ダイエー優勝の下敷き

パ・リーグ優勝の胴上げ写真 会社から離職票が届かないので職安(ハローワーク)には行っていない。今は失業中なので「支局長日誌」の続編みたいなものを書いている。新しい仕事が見つからなければ、このまま元支局長日誌を書き続けることになるのだろうか。さて、左の写真は古い資料を片付けているときに見つけた「下敷き」である。福岡ダイエーホークスのパ・リーグ初優勝、さらに日本一となった記念品だった。

 西日本スポーツが販売促進用に配ったものだろう。「購読のお申し込みはフリーダイヤル0120-44-0120」と書かれている。1999(平成11)年9月26日の「西スポ」の一面の記事である。

 記事の書き出しは「ダイエー悲願の初優勝!九州に36年ぶりのチャンピオンフラッグ‐」とある。福岡ダイエーホークスが球団創設11年目でパ・リーグ初優勝を遂げた。九州のプロ野球球団としては西鉄以来36年ぶりというわけだ。

 大きな見出しで「王ダイエー泣いた」「36年ぶり舞った」「おめでとう初優勝」とある。胴上げされているのは当時の王貞治監督である。

 今の福岡ソフトバンクホークスしか知らない人たちには、この記事は大げさすぎるかもしれない。

 日本一の売上高を誇ったダイエーが南海ホークスを買収して、本拠地を大阪から福岡に移したのが1988(昭和63)年。新球団は当時福岡市にあった平和台球場をホームとしてペナントレースに参戦することになった。

 平和台球場でダイエー戦を観戦したこともあったが、ダイエーホークスの草創期はお世辞にも強いチームとは言えなかった。

 転機は「球界の寝業師」と呼ばれた故根本陸夫氏が監督に就任したことだろう。大型補強や有力新人の獲得で戦力を増強していった。胴上げ写真の片隅に見える額縁に入った写真が根本氏の遺影である。
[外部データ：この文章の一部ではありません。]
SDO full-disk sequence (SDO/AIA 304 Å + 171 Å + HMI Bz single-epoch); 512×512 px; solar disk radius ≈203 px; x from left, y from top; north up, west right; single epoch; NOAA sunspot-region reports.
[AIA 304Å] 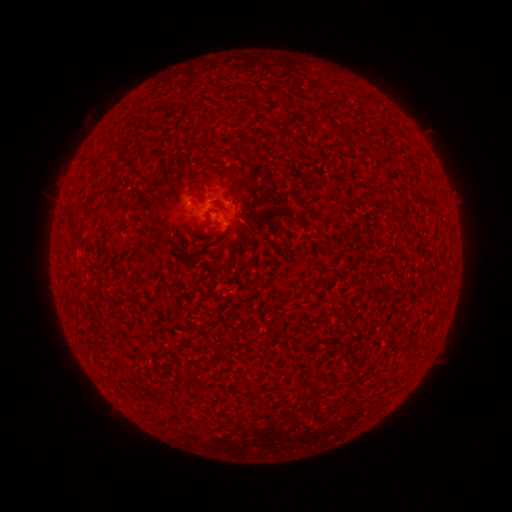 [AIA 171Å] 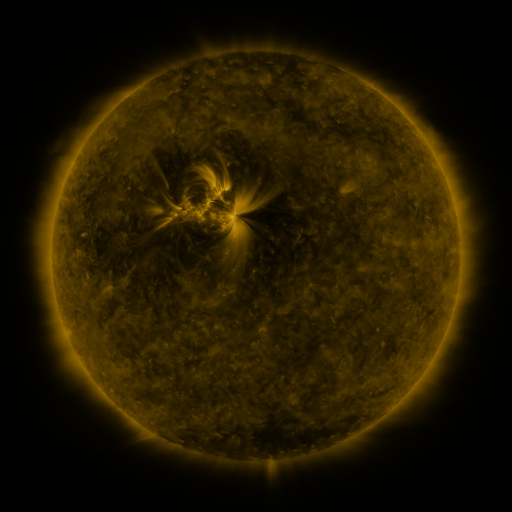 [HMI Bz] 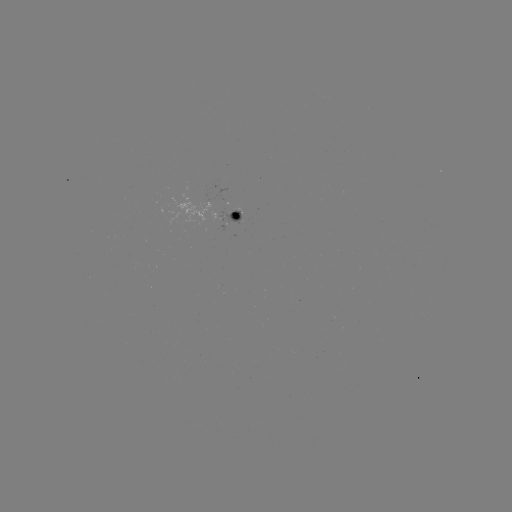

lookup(spotted active region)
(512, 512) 231,214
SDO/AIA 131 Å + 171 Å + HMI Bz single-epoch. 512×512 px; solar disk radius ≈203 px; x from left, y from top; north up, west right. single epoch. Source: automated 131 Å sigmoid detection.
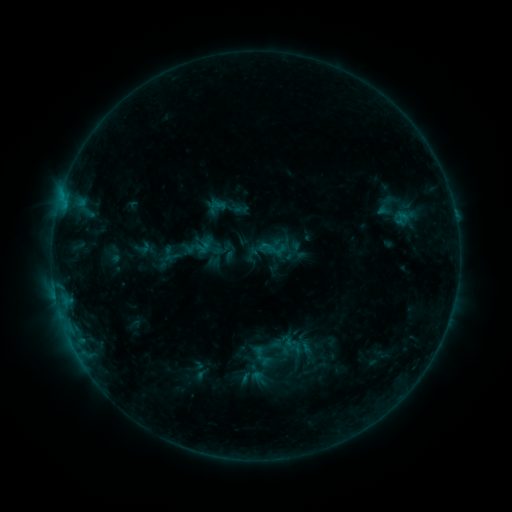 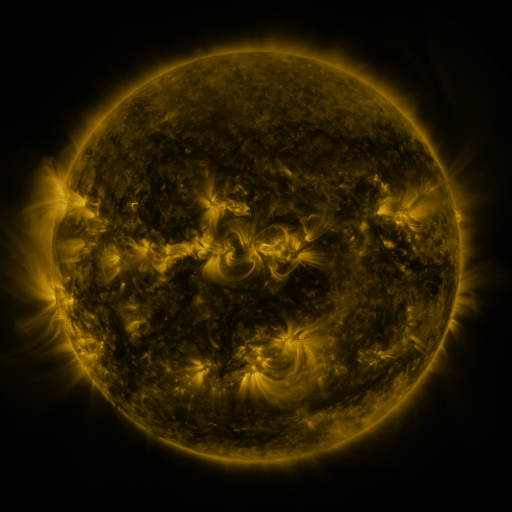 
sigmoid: [391, 210, 412, 226]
 この年パ・リーグ優勝に続いて日本シリーズで中日ドラゴンズを破って日本一に輝く。日本一の胴上げ写真その胴上げ写真が下敷きのもう一方に印刷してある。九州に本拠地を置く球団としては1958(昭和33)年以来41年ぶり、ホークスとしては前身の南海の64(同39)年以来35年ぶりの日本シリーズ制覇となった。

 今や常勝軍団として、かつてパ・リーグの下位に甘んじていた面影は微塵も感じさせない。リーグ優勝は当然といった雰囲気も漂う。本拠地は平和台から百道の大きなドーム球場へと移り、球団のオーナーはダイエーからソフトバンクへと代わったが、チームを強くしていく、優勝するという一貫した姿勢、方針が保たれ、それが功を奏しているのだろう。

 昔のスクラップや資料などを読み返していると、今起きていることが必然と思えることがある。その時々の表面的な動きに目を奪われていると、底流にある一貫した流れ、本質といったものを見逃すことがある。そんなことが少なくない。古い資料を捨てながら、そんなことも考えた。